Websites such as the Drudge Report, which reports news often snubbed by the mainstream media, averages more than 8,000,000 visits per day. Other sites, such as NewsMax.com and WorldNetDaily.com, keep the mainstream media more honest by reporting news that is sometimes condemnatory of the left — and which the Old Media used to ignore altogether.

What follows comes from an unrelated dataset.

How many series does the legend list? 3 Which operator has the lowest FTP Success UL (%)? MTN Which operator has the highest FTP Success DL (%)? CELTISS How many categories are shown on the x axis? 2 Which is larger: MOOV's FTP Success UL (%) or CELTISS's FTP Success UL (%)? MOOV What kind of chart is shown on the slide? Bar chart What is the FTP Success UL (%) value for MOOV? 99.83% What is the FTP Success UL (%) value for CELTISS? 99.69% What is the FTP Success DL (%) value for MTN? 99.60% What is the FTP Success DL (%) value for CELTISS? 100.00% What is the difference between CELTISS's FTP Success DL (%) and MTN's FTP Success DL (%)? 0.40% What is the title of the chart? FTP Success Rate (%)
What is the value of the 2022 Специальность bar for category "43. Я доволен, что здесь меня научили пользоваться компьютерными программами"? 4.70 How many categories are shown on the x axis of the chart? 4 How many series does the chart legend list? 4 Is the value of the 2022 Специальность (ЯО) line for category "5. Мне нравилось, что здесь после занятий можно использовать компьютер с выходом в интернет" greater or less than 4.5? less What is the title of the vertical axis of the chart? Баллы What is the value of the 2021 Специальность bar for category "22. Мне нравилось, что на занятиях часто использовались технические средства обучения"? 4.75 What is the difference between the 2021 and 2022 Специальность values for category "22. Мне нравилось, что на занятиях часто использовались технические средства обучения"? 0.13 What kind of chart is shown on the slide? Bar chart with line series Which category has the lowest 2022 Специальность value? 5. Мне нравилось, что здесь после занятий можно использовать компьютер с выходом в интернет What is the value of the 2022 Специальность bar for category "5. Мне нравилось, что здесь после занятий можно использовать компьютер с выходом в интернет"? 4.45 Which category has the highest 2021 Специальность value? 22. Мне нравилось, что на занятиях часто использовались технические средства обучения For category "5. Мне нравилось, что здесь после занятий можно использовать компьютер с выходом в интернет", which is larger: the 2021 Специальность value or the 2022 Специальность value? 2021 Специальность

Then there’s Townhall.com, which posts a plethora of op/ed pieces –- several a day, in fact — from syndicated conservative columnists. In other words, readers seeking conservative commentary are no longer at the mercy of newspaper editorial departments. They can simply go to Townhall.com and read columns from Robert Novak, Ann Coulter, Phyllis Schafly, Walter Williams, and Mike Adams, for example, as well as the highly-illumined conservative patriarch Thomas Sowell.

However, one phenomenon that has exploded during the past three years, while flying largely beneath the mainstream media’s radar beam, is the spread of weblogs (or “blogs”). Blogs are websites run by individuals (”bloggers”) who make frequent posts and provide information and commentary on their favorite topics. Blogs allow individuals with certain expertise, but no formal connection to established media, to provide useful information to an audience they could never have otherwise reached.

Of course, liberals have used Internet blogs to their advantage, too, but conservatives have run such a marvelous detour around the mainstream press that they possess a far greater share of the blog market (”blogosphere”). There are far more noteworthy conservative bloggers than can be listed here, but they run the scale from the nationally-known Michelle Malkin, to Nashville journalist Bill Hobbs, to your humble Right Minded columnist.

Just during the election cycle, it was the conservative blogosphere that spread the message of the Swift Boat Veterans for Truth — a group of Vietnam Veterans who served with John Kerry, but had a far different story to tell — who were ignored by the mainstream media.

Bloggers picked apart the fraudulent Dan Rather story of President Bush’s supposed National Guard AWOL, exposing the fake memoranda cited by Rather and holding CBS’ feet to the fire long before the fraud emerged as a mainstream news story.

It was also the blogosphere and alternative media which defused and rendered impotent the October Surprises launched by the New York Times and Osama bin Laden just days before the election.

In his column on November 27, 2003, Thomas Sowell shared the keenest statement ever made about liberalism: “A careful definition of words would destroy half the agenda of the political left and scrutinizing evidence would destroy the other half.” The harvest reaped by conservatives through alternative media is nothing more than an ocean of information — the very evidence, in fact, needed to destroy the agenda of the political left. Indeed, the Internet has become such a mode of success for conservatives that Al Gore is probably wishing he’d never invented it.